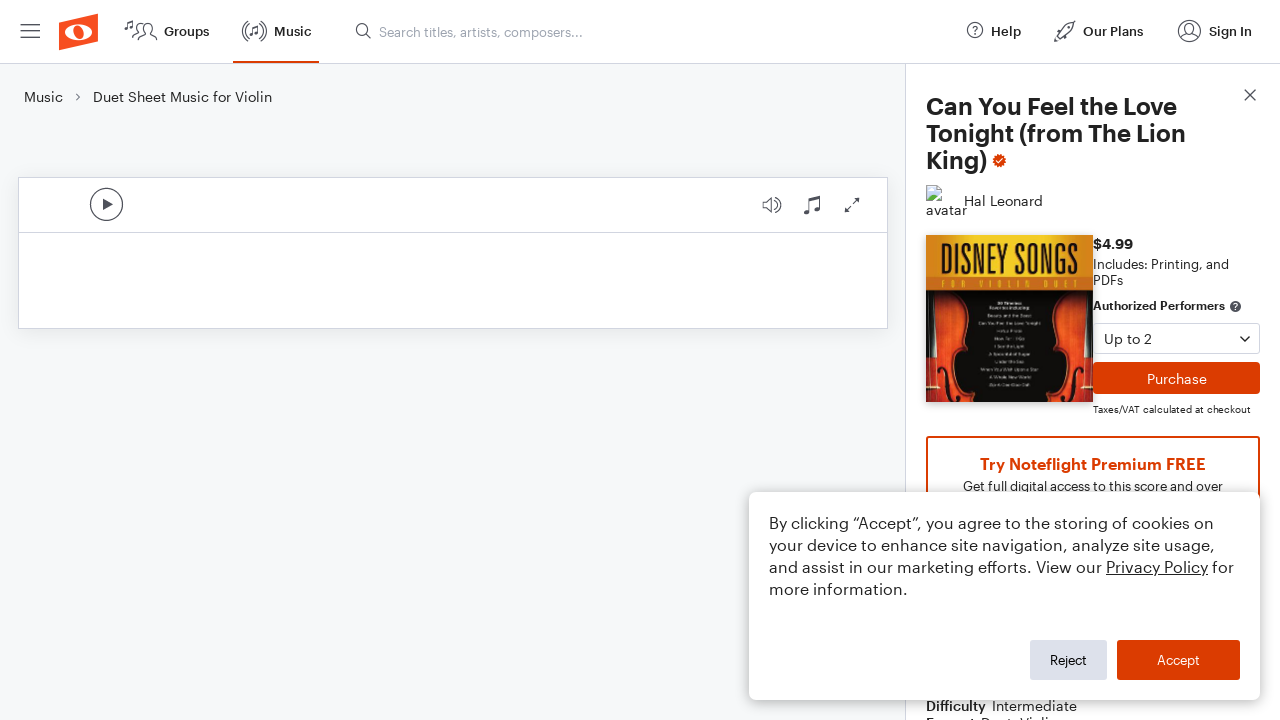

--- FILE ---
content_type: text/html; charset=utf-8
request_url: https://www.noteflight.com/pub_embed/7e40eca90a997eaab2de794934d757cc?token=eyJhbGciOiJIUzI1NiJ9.eyJkYXRhIjp7InB1Ymxpc2hlZF9zY29yZV9pZCI6IjdlNDBlY2E5MGE5OTdlYWFiMmRlNzk0OTM0ZDc1N2NjIiwicHJldmlldyI6dHJ1ZSwicGVyc29uYWxpemF0aW9uIjpudWxsLCJkaXNhYmxlUHJpbnRpbmciOnRydWV9LCJleHAiOjE3Njk0OTUxNDR9.Pq_OHSpkWVU_nbc7DfMtPxugLzyt-Rq9hbiGI-3IlAg
body_size: 2190
content:
<!DOCTYPE html>
<html lang="en" xml:lang="en" xmlns="http://www.w3.org/1999/xhtml">
  <head>
    <meta content="text/html;charset=UTF-8" http-equiv="content-type" />
    <meta http-equiv="X-UA-Compatible" content="requiresActiveX=true" />

      <meta name="robots" content="noindex,nofollow" />

    <title>
      Noteflight - Online Music Notation Software
    </title>
    <script language="javascript">
      var appConfigJsonB64 = "[base64]/[base64]/[base64]"
    </script>
    <script src="https://production-assets.noteflight.com/speedyg/speedyg-a8e1916442d63d519d18.js"></script>
  </head>
  <body id="appBody">
  <div id="mainPage">
    <div id="embedContainer">
      <iframe id="embedIframe" class="fullSize" allow="autoplay; fullscreen"></iframe>
    </div>
    <div id="svgContainer">
      <div id="svgContainerHeader" class="svgContainerHeader" role="navigation" aria-label="svgContainerHeade">
        <div class="svgContainerHeaderInner" role="toolbar" aria-orientation="horizontal">
          <div class="headerPaletteLeft">
            <button
              id="playButton"
              class="unstyled paletteButton playCircle"
              aria-label="Play">
            </button>
          </div>
          <div class="headerPaletteRight">
            <button
              id="playbackButton"
              class="unstyled paletteButton playback"
              aria-label="Playback">
            </button>
            <button
              id="scoreButton"
              class="unstyled paletteButton notes"
              aria-label="Score">
            </button>
            <div id="printButtonContainer" class="hidden">
              <button
                id="printButton"
                class="unstyled paletteButton printSimple"
                aria-label="Print PDF Sample"
                aria-disabled="true">
              </button>
            </div>
            <button
              id="fullScreenButton"
              class="unstyled paletteButton"
              aria-label="Full Screen">
            </button>
          </div>
        </div>
      </div>
      <div id="pagesContainer" class="pagesContainer" role="main">
        <div id="pageTurnerBack" class="performUI performPageTurner back"></div>
        <div id="pageTurnerForward" class="performUI performPageTurner forward"></div>
      </div>
      <div id="spinner" class="hidden">
        <div id="spinner" class="overlay">
          <div class="spinnerContainer">
            <div class="spinner">
            </div>
            <div id="overlayCaption" class="overlayCaption"></div>
          </div>
        </div>
      </div>
    </div>
  </div>
</body>

</html>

ASSIGNMENT
Find each line in the listing above that contains "charset", and copy that line.

EXERCISE ANSWER
content_type: text/html; charset=utf-8
    <meta content="text/html;charset=UTF-8" http-equiv="content-type" />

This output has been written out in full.